*Set exercise*
Count how many of the lines below contain the string "instances", where case counts, and give only that number.

*Collected data*
## start

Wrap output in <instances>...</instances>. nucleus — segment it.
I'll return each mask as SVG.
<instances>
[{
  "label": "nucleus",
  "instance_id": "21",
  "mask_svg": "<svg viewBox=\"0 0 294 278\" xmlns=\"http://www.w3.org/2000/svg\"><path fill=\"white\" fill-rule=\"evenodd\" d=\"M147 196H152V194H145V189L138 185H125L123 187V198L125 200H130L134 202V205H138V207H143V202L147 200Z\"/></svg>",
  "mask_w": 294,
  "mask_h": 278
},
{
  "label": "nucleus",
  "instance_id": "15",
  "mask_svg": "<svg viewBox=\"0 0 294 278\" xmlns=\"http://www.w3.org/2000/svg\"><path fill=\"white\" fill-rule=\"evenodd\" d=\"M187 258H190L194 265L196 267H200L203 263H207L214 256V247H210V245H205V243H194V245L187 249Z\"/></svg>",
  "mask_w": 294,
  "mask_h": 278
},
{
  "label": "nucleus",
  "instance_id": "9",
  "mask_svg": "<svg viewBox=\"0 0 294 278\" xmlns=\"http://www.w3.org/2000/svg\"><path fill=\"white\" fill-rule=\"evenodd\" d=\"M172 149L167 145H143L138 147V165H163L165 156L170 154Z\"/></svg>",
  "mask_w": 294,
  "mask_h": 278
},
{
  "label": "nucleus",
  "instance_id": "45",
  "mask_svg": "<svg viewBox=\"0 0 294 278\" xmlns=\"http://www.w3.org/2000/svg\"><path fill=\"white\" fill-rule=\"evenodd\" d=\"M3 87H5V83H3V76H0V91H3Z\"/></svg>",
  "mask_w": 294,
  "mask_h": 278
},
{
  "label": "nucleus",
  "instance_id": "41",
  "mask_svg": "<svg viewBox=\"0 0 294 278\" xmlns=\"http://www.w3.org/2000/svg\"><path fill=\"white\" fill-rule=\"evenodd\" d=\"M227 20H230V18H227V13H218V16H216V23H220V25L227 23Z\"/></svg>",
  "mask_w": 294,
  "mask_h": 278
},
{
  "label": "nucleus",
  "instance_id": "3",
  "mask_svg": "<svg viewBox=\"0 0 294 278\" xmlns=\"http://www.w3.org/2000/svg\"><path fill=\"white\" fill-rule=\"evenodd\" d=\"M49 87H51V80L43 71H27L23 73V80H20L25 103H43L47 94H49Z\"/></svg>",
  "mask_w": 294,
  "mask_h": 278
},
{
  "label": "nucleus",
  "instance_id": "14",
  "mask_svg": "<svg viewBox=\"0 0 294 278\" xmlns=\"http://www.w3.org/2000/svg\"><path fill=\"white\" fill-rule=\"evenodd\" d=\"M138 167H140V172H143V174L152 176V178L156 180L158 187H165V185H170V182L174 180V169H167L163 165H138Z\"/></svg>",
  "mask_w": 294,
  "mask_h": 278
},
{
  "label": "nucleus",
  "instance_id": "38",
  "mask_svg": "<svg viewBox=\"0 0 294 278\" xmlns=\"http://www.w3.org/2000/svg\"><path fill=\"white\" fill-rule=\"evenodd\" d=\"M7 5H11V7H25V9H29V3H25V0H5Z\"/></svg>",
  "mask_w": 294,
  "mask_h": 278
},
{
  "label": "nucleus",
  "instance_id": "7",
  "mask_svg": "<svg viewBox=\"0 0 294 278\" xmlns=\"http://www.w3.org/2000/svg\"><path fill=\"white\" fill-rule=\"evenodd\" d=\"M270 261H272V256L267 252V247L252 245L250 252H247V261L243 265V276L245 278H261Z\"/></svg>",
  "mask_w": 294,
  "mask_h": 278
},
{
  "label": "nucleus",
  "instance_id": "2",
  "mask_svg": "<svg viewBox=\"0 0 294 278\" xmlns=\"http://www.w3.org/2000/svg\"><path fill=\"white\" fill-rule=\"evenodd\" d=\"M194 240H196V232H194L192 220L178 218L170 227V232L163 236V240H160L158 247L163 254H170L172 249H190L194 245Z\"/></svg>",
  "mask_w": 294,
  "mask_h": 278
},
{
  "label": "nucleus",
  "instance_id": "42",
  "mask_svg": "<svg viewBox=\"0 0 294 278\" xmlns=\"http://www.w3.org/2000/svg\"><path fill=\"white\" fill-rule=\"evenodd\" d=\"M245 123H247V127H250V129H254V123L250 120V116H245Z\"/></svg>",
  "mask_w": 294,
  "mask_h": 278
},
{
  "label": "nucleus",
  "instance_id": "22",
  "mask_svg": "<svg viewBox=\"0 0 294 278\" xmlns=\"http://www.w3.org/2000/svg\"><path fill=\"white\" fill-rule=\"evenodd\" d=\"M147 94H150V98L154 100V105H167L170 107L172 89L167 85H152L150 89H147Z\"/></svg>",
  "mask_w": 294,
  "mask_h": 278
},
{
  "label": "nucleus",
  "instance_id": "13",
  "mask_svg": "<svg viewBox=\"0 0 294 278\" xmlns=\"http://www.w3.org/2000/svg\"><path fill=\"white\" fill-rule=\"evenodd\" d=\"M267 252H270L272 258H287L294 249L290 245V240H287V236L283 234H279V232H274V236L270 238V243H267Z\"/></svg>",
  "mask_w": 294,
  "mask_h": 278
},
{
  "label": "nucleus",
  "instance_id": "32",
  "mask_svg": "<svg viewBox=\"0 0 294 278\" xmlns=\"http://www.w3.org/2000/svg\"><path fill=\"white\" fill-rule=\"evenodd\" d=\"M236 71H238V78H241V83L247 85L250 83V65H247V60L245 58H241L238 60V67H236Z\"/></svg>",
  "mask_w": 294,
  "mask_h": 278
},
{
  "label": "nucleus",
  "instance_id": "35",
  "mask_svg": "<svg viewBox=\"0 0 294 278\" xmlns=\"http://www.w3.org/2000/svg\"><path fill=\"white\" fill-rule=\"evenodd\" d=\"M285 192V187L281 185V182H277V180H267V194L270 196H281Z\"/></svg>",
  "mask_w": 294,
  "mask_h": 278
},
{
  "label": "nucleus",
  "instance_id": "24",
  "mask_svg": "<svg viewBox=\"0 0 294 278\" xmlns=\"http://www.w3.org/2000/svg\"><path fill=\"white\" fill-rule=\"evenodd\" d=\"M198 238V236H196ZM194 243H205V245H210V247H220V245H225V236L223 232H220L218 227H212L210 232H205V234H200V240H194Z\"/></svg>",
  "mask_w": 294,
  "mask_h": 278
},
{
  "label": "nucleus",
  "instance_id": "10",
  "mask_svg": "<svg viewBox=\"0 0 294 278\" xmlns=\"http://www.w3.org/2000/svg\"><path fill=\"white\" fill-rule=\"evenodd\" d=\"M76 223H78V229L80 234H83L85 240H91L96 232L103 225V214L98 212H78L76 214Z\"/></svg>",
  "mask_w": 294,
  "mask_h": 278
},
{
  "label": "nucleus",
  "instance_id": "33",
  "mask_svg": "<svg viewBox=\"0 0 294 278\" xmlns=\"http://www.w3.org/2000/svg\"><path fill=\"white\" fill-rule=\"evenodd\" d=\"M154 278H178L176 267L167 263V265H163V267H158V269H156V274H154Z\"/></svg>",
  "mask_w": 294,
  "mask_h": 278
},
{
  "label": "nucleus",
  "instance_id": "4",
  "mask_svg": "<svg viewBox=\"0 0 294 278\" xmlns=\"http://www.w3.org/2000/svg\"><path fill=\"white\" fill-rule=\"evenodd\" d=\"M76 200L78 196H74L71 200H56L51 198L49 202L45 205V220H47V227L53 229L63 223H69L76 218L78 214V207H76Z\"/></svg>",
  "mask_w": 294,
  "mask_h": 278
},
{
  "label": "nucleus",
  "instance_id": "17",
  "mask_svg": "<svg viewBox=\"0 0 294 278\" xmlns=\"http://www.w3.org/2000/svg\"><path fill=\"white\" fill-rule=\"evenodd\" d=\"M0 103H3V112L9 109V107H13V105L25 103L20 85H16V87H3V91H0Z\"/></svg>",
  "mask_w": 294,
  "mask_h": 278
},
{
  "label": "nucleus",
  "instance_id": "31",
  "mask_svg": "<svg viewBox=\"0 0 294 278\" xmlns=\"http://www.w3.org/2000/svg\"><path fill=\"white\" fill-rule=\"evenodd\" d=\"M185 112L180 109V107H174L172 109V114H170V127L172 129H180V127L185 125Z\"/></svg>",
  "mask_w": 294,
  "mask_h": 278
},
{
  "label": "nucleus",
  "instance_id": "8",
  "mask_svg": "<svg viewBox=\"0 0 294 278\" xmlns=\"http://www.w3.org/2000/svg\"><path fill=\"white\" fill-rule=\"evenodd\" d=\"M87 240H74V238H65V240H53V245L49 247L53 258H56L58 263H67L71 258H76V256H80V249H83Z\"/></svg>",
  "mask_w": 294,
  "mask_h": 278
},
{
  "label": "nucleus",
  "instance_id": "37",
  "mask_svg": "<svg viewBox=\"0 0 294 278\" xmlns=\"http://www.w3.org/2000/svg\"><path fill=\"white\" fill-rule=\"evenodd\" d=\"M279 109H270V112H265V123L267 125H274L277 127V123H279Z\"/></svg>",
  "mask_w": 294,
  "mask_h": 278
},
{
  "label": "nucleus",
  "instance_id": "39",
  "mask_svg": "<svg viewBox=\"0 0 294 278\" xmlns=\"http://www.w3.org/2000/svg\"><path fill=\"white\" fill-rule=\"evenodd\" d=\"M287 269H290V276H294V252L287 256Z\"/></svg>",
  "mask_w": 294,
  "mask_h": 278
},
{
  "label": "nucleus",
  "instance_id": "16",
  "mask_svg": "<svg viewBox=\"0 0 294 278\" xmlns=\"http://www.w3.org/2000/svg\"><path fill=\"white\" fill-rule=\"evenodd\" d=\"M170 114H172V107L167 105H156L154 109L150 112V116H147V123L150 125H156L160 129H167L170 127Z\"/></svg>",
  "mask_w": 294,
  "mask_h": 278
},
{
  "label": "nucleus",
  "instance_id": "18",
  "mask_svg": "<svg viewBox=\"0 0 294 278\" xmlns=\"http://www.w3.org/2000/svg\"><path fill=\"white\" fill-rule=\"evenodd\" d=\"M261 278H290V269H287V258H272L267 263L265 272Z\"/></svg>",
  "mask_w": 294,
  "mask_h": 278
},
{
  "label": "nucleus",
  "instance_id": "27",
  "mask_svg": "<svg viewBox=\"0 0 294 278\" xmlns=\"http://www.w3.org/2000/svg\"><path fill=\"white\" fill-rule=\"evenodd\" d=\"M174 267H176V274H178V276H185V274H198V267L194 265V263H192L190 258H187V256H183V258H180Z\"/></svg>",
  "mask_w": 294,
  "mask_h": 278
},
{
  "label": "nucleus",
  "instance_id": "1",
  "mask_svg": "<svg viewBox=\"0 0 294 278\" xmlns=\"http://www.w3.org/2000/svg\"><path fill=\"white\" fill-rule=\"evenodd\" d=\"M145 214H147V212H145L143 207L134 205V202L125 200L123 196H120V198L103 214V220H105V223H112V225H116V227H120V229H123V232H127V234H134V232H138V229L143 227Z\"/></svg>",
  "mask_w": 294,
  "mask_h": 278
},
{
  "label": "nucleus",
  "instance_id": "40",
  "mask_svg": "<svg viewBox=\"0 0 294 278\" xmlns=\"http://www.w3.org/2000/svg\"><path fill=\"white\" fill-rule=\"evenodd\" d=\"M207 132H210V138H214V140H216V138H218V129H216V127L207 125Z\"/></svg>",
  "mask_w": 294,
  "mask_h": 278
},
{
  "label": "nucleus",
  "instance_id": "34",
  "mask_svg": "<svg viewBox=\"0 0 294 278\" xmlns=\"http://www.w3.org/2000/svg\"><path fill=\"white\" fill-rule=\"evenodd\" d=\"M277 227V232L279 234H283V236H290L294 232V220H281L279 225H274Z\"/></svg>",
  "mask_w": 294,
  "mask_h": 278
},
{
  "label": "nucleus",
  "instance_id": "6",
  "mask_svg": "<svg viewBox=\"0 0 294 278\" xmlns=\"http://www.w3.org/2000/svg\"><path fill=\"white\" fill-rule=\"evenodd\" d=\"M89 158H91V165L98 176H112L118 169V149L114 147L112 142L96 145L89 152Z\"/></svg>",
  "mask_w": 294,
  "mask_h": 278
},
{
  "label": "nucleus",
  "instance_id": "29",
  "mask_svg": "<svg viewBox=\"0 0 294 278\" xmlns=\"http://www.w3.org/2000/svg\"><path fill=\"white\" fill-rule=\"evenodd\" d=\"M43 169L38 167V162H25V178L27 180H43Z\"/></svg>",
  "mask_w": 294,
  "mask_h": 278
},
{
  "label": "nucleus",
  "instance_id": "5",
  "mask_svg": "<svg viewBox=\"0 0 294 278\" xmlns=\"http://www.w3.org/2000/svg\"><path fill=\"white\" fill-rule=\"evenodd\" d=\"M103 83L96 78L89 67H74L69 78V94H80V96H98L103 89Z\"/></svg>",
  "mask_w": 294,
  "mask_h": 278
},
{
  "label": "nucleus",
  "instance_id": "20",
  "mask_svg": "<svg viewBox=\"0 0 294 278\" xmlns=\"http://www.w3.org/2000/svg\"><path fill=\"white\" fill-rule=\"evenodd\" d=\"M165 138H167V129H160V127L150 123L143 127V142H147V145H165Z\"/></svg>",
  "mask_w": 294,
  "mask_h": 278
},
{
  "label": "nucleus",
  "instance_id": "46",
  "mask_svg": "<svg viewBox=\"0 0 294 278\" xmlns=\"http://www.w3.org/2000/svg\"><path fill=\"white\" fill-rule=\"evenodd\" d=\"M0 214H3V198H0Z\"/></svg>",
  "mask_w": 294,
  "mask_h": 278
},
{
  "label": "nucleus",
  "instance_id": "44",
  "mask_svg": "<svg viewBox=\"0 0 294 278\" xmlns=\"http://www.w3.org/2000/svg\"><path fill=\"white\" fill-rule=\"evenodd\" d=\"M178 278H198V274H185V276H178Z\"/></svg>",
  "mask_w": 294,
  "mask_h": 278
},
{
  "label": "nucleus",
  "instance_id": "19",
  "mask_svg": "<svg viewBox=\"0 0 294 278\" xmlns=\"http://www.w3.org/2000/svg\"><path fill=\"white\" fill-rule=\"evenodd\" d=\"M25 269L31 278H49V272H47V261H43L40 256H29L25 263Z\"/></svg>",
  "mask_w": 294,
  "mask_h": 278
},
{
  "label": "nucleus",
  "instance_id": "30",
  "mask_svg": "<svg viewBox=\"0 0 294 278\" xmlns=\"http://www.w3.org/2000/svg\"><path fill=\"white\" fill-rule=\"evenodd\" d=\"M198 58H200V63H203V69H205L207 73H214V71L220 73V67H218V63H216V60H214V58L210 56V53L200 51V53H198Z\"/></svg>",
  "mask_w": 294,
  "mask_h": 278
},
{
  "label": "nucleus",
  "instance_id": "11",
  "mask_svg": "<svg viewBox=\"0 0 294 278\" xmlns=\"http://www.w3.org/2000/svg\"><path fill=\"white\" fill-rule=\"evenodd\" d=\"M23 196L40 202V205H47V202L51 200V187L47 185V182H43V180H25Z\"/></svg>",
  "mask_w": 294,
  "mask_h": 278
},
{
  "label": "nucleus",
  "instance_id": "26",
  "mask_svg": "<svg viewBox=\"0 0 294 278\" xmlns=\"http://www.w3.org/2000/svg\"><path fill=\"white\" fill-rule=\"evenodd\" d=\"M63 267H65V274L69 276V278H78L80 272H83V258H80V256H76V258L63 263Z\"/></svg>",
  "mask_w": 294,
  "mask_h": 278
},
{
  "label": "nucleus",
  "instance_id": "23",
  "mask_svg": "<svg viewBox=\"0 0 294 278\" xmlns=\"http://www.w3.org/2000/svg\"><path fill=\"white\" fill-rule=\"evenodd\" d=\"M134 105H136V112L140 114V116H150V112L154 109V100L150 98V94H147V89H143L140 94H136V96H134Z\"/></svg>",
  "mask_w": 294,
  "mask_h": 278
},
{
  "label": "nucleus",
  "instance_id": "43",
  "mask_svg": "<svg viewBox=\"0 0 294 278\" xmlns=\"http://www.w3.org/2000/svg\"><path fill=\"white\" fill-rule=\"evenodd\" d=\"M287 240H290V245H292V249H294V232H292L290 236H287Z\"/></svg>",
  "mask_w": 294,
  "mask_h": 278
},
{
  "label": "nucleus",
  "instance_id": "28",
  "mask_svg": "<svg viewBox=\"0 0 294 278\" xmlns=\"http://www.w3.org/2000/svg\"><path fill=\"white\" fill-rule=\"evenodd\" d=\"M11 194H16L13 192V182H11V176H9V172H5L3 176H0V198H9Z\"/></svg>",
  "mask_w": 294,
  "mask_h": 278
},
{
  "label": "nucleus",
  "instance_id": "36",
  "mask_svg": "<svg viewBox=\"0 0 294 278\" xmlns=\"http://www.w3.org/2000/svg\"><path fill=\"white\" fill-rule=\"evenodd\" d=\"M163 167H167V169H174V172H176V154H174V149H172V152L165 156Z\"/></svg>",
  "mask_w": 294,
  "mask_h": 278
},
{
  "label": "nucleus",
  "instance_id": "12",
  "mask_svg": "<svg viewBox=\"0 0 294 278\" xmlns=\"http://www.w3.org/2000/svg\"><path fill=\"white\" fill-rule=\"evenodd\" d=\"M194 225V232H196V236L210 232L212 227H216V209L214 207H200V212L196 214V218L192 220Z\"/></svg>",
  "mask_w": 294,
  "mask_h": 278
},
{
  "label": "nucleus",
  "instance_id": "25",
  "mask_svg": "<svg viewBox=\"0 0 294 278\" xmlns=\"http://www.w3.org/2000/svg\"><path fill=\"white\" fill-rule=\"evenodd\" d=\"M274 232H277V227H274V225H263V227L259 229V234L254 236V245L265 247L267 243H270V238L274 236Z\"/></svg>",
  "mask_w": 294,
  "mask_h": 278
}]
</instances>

## end

*Result of the exercise*
3